#### Reading passage ####

Big Data – Demystified – December, 2013



Big Data – Demystified – December, 2013

0 0


BigDataDemystified

This presentation summarizes Big Data concepts and related technologies, open source and commercial tools used in Big Data processing and challenges in this area.

On Github accavdar / BigDataDemystified

Big Data

Demystified

December, 2013

Abdullah Cetin CAVDAR / @accavdar

Concepts

What's Big Data

Big data is data that exceeds the processing capacity of conventional database systems.

4V's of Big Data

  • Volume data is getting higher/bigger than ever
  • Velocity data is increasing. ex: complex real time data
  • Variety data is spiraling ex: unstructured video and voice
  • Variability data types/formats also different

Multitude of Data Types

  • Structured, Semi-structured and Unstructured
    • Demographic, psychographic, transactional
    • Call center data, social media data, web log data, sensor networks
    • Requires new storage mechanisms (Hadoop, NoSQL, ...)
    • High dimensionality

Different Sectors

Challenge

The challenge in big data analytics is to dig deeply, quickly (real time?) and widely

Real Challenge: Stream Mining?

####

**What is required:** Copy out the Big Data presentation text above in full, word for word.

#### Dataset excerpt ####

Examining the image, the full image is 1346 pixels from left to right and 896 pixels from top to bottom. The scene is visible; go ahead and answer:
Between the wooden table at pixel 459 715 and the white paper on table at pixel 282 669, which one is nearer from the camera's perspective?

####

**Answer to this problem:**
Big Data – Demystified – December, 2013



Big Data – Demystified – December, 2013

0 0


BigDataDemystified

This presentation summarizes Big Data concepts and related technologies, open source and commercial tools used in Big Data processing and challenges in this area.

On Github accavdar / BigDataDemystified

Big Data

Demystified

December, 2013

Abdullah Cetin CAVDAR / @accavdar

Concepts

What's Big Data

Big data is data that exceeds the processing capacity of conventional database systems.

4V's of Big Data

  • Volume data is getting higher/bigger than ever
  • Velocity data is increasing. ex: complex real time data
  • Variety data is spiraling ex: unstructured video and voice
  • Variability data types/formats also different

Multitude of Data Types

  • Structured, Semi-structured and Unstructured
    • Demographic, psychographic, transactional
    • Call center data, social media data, web log data, sensor networks
    • Requires new storage mechanisms (Hadoop, NoSQL, ...)
    • High dimensionality

Different Sectors

Challenge

The challenge in big data analytics is to dig deeply, quickly (real time?) and widely

Real Challenge: Stream Mining?